Charles Rotblut recently spoke at the 2017 AAII Investor Conference. For information on how to subscribe to recordings of the presentations, go to www.aaii.com/conferenceaudio for more details.
Are stock price movements random, or can you predict them? This is a question that is at the heart of a lot of investment theory debates. What you perceive as the correct answer plays a big a role in which investments you buy and which you don’t.
A big proponent of the concept that stock price movements cannot be predicted is Burton Malkiel. Burton is the author of “A Random Walk Down Wall Street: The Time-Tested Strategy for Successful Investing” (W. W. Norton, 2011), and he just published the 10th edition of this popular book. Burton believes that the market is efficient, meaning that stock prices automatically adjust to any new news. As a result, he believes investors are better served using index funds than attempting to beat the market by picking individual stocks. You can read a transcript of my interview with him starting on page 7.
I first read “A Random Walk Down Wall Street” several years ago, and it continues to have a big influence on my personal investing strategy. Even though my book, “Better Good Than Lucky” (W&A Publishing/Trader’s Press, 2010), focuses primarily on explaining how to analyze individual stocks, I recommend using index funds in it.
I realize this may come across as a contradiction, but it is actually about managing risk. An index fund ensures that no matter what happens, a portion of your portfolio will be tied to the market’s return. Simply put, index funds give you protection against bad mistakes. If you combine index funds with an active investment strategy, you still give yourself the opportunity to profit from the upside of making astute stock, bond and fund choices.

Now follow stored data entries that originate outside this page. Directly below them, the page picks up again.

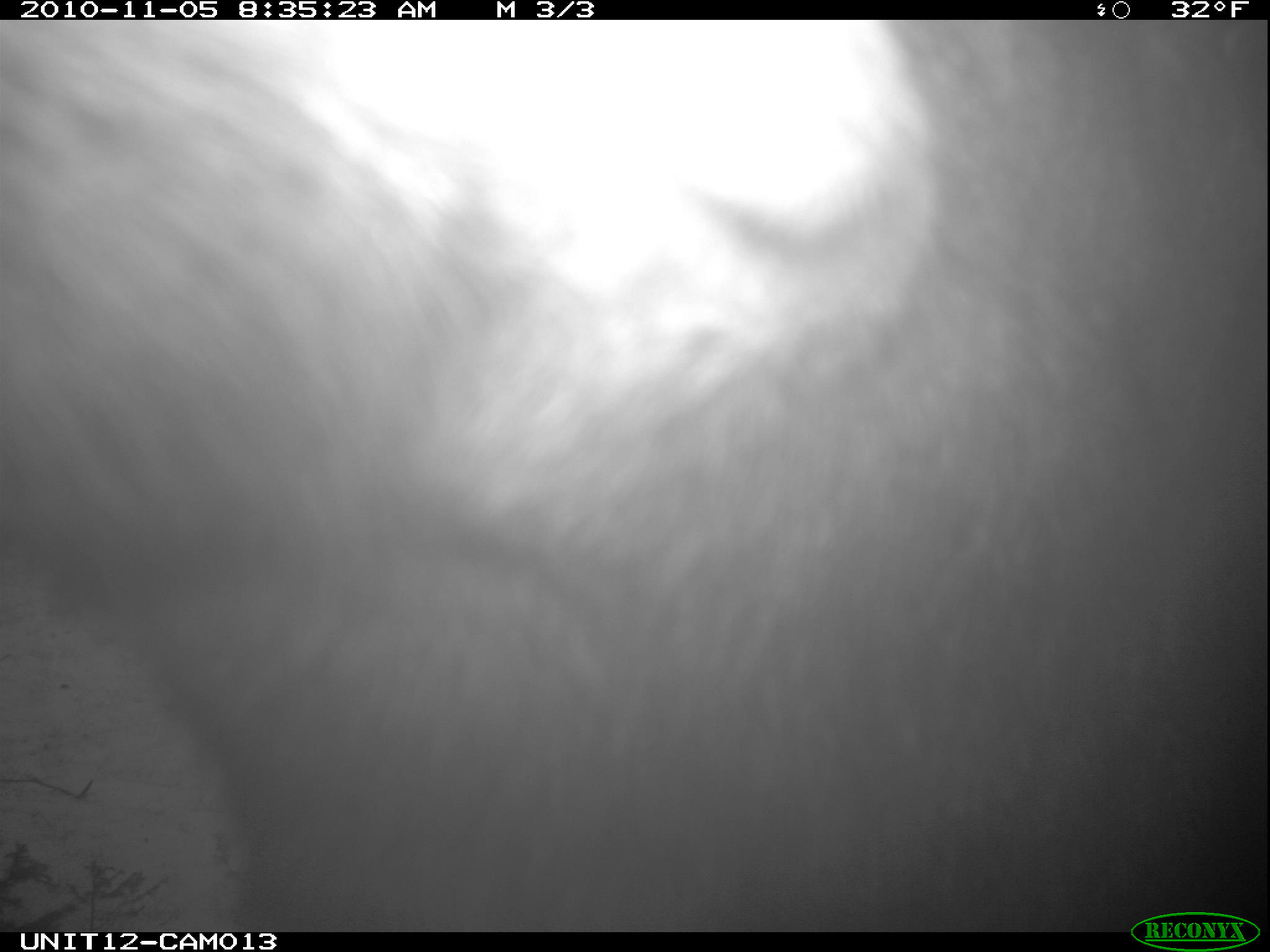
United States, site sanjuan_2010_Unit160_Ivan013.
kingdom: Animalia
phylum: Chordata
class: Mammalia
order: Artiodactyla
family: Cervidae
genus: Alces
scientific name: Alces alces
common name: moose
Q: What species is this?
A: Alces alces (moose).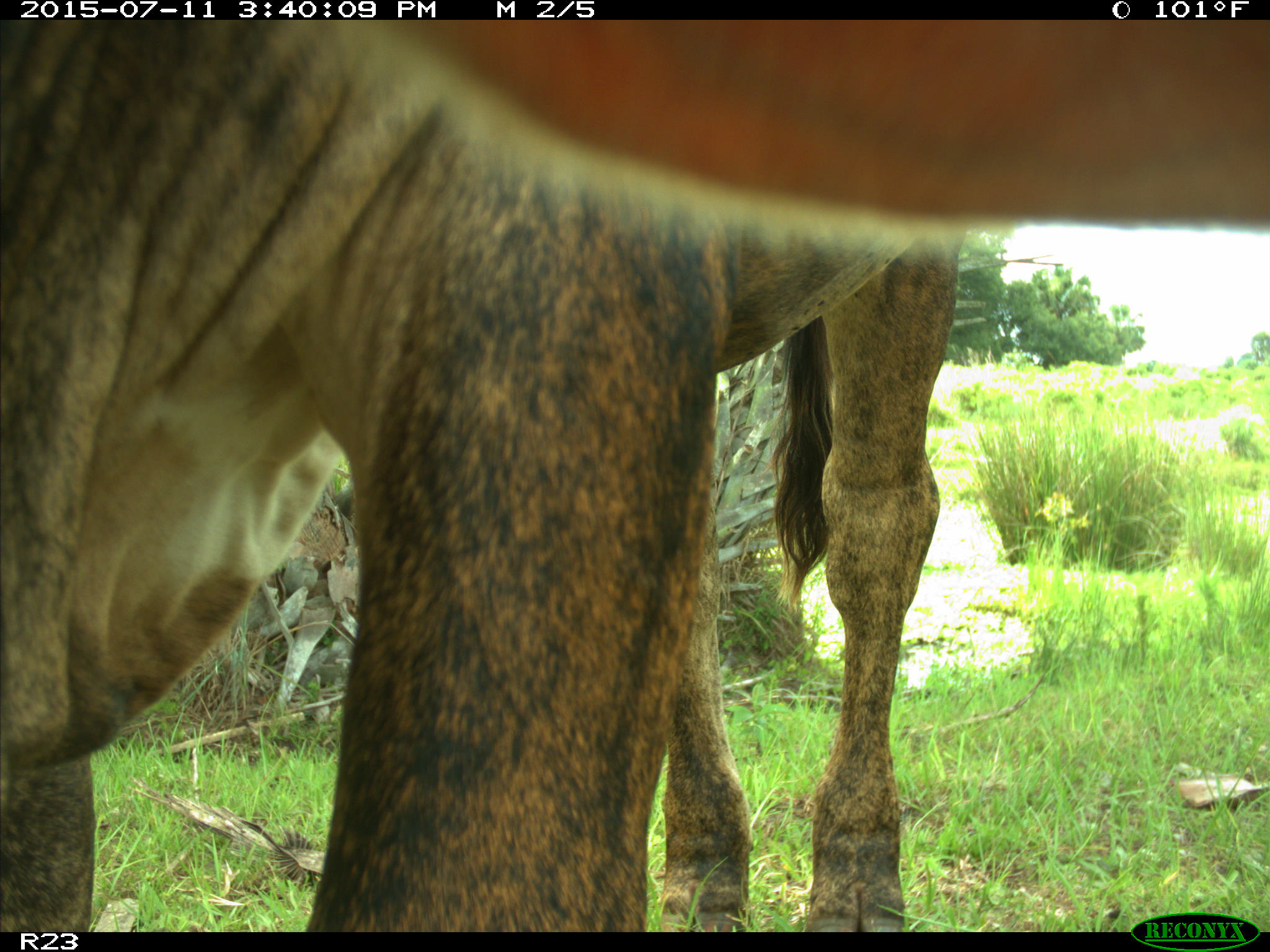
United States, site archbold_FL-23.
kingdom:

This leads me to the second article in this month’s issue, “The Top Funds Over Five Years.” If you are going to use actively managed mutual funds, you want to focus on performance, risk and cost. The best funds are not those that generated the highest returns last year, but those that have made their shareholders wealthier and outperformed their category peers over a span of several years. In addition, they offer good returns relative to the level of risk the fund managers take and do so in a comparatively cost-efficient manner. The five-year rankings start on page 12.
Keep diversification in mind when looking at the top funds. Though gold and emerging market funds may have dominated the list of the top five-year performers, several bond categories also produced comparatively good five-year average returns. A diversified portfolio of mutual funds from several categories would have helped your net worth increase.
This is the strategy AAII Founder and Chairman James Cloonan uses for the Model Mutual Fund Portfolio. He has combined a diversified group of mutual funds with a history of good performance to create a market-beating portfolio. You can see the current portfolio, find out what the latest fund addition is and read about the selection rule James may be revising on page 33.
Speaking of funds, as I write this, money has flowed out of municipal bonds for 14 consecutive weeks, according the Investment Company Institute ICI. Worries about state and local budgets, intensified by comments made by a highly regarded bank analyst on “60 Minutes” a few months ago, have sent municipal bond prices falling. This raises the question as to whether the current level of fear is justified.
For an answer, I reached out to Annette Thau, who recently published the third edition of “The Bond Book” (McGraw-Hill, 2010). Annette explained that concerns are misplaced since the risk of default is actually pretty low. What is a threat, however, is a rise in interest rates, as she discusses on page 23.
Finally, if the volatility of the stock market and the uncertain outlook for bonds have you feeling a bit befuddled, an alternative option is an inflation-indexed immediate annuity. These policies provide a series of payments that are indexed to an inflation gauge (e.g., the Consumer Price Index, or CPI) in exchange for a single premium payment. Paula Hogan provides more details on page 29.